かかりつけ医がいる医療機関以外を受診する場合は、患者の自己負担を上乗せする。軽症でも設備や専門医が充実した大病院を受診する患者もおり、過剰な検査などを招きやすいため、大病院はかかりつけ医が紹介する流れを強める。
定額制は糖尿病や認知症など複数の慢性疾患を持つ患者向けでは導入済みで、月の医療費は約15000円で患者の負担は13割だ。厚労省は対象を広げた場合の定額制の水準と、かかりつけ医以外を受診する際の負担の上乗せの水準について検討を進める。
欧州ではかかりつけ医が定着している国が多い。英国では居住地域の診療所からかかりつけ医を選ぶ必要があり、かかりつけ医に行かないと大病院で治療は受けられない。医療機関の報酬は、かかりつけ医として登録した患者の人数に応じた方式と、日本と同じような出来高払いの方式を組み合わせている。
日本では医師会がかかりつけ医の登録制に反対している。患者が医療機関を自由に選べる原則が崩れる恐れがあり、診療所の経営を圧迫する懸念も強いためだ。調整は難航する可能性が高い>(以上「日経新聞」より引用)

 厚労省がかかりつけ医の登録・定額制を検討しているという。患者がかかりつけ医を登録し、それ以外の医院にかかる場合は高い診療費を負担させるという。それにより身近なかかりつけ医が効率的な治療や病気の早期発見にあたる仕組みを普及させ、医療費の伸びの抑制を狙う、というのだ。
 その根拠として1人が医療機関を受診する回数は英国の年5回(2009年)、ドイツの年10回(15年)に対し、日本は年12.8回(15年)にのぼることを上げている。しかし持病を抱える高齢者なら誰でも年12回以上の診断を受けることになりはしないだろうか。なぜなら医院が出せる薬は最大で4週間分で、それは医師の診断があった場合に限られる。医師の診断がない場合は2週間分と制限されている。

 持病といっても大層なものではない。厚労省が定める高血圧基準が140以上だから、10人中8,9人までの普通の高齢者は高血圧症の持病を抱えていることになっている。医師から「高血圧だ」と宣言され、血圧降下剤の処方箋を貰うため月に一度は必ず通院して診断を受けることになる。そして年に一度は「健康診断」を、時には「日帰りドック」を受けるように勧められる。
 あるいは健康でも血液検査は必ず年一回は受けるように勧められる。だから日本の開業医受診回数が年12.8回もあって外国との比較で多い、という指摘は理不尽というしかない。厚労省の各種制度や基準が受診回数を多くするように仕向けているのではないか。健康な高齢者が望んで開業医を訪問するわけがないではないか。
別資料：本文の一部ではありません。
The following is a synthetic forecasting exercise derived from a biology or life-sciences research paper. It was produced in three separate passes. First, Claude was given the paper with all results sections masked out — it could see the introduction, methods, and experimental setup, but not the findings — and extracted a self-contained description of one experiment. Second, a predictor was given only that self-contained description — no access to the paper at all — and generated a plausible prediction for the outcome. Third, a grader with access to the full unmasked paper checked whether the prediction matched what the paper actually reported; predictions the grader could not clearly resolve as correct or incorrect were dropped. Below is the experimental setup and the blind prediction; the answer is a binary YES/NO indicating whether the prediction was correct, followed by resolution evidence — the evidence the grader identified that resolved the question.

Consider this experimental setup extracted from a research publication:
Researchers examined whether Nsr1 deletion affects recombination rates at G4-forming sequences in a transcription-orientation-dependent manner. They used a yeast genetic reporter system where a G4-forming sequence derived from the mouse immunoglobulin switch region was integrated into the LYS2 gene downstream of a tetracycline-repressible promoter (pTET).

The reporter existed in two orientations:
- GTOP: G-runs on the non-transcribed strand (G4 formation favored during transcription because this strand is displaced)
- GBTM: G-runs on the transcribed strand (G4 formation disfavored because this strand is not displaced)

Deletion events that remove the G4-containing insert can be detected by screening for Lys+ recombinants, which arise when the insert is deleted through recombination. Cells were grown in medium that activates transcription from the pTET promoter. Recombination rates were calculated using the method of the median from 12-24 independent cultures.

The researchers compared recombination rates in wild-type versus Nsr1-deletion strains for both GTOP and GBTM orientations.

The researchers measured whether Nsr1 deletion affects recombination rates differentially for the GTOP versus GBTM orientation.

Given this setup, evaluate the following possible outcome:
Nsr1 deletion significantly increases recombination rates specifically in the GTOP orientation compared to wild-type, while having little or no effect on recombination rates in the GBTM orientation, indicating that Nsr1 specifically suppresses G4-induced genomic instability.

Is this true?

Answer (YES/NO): NO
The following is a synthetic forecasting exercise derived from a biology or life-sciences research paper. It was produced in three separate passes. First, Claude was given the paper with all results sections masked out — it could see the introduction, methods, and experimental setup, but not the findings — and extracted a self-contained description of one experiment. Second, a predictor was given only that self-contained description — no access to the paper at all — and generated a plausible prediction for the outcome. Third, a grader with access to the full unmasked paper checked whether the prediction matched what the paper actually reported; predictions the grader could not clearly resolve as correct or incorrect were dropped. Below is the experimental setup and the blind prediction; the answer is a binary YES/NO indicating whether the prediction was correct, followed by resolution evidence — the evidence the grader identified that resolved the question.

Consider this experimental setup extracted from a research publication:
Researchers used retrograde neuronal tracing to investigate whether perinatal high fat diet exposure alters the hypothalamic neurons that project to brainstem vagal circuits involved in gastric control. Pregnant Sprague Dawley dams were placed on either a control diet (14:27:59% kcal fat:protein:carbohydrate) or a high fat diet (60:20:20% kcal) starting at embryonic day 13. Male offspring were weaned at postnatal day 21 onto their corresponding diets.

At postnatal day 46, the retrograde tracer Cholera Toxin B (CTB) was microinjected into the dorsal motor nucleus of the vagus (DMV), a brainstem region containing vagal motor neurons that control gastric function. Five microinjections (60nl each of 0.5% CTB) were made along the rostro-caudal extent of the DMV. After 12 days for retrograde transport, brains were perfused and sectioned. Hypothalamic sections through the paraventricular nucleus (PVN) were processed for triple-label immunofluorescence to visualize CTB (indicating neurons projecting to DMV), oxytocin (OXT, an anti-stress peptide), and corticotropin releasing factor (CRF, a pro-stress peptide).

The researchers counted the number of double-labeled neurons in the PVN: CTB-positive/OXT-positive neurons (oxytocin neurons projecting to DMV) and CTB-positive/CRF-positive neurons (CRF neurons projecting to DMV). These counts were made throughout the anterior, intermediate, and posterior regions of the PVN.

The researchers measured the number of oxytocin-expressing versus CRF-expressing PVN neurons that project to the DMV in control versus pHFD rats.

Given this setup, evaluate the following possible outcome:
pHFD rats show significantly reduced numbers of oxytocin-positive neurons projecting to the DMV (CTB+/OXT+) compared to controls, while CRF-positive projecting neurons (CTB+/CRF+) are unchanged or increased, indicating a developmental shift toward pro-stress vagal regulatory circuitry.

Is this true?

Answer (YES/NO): YES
 そして「かかりつけ医制度」はセカンド・オピニオンを封じることになりはしないだろうか。開業医がすべて優れた医師とは限らない。医術よりも算術を優先する、技量の劣る医師が重篤な病にも拘わらず通院を長引かせることもありうる。
 患者も結局は自分の命は自分自身で守らなければならない。英国の平均受診回数が年に5回とは異常なほど少なくはないだろうか。高齢者の多くが持病を抱えていると思われるが、そうした高齢者は持病をどのように対処しているのだろうか。私の場合は痛風の持病を抱えているから、健康にも拘らず必ず月に一度は必ず通院して処方箋を書いてもらい、四週間分の薬を頂いている。だから最低でも年に12回は通院している、健康にも拘わらずに。時間と労力の無駄だと思いつつも、だ。

 定額制は糖尿病や認知症など複数の慢性疾患を持つ患者向けでは導入済みで、月の医療費は約15000円で患者の負担は13割だ。厚労省は対象を広げた場合の定額制の水準と、かかりつけ医以外を受診する際の負担の上乗せの水準について検討を進める、というが、受診回数を増やしている大きな原因に厚労省の定める高血圧基準があるのも事実だ。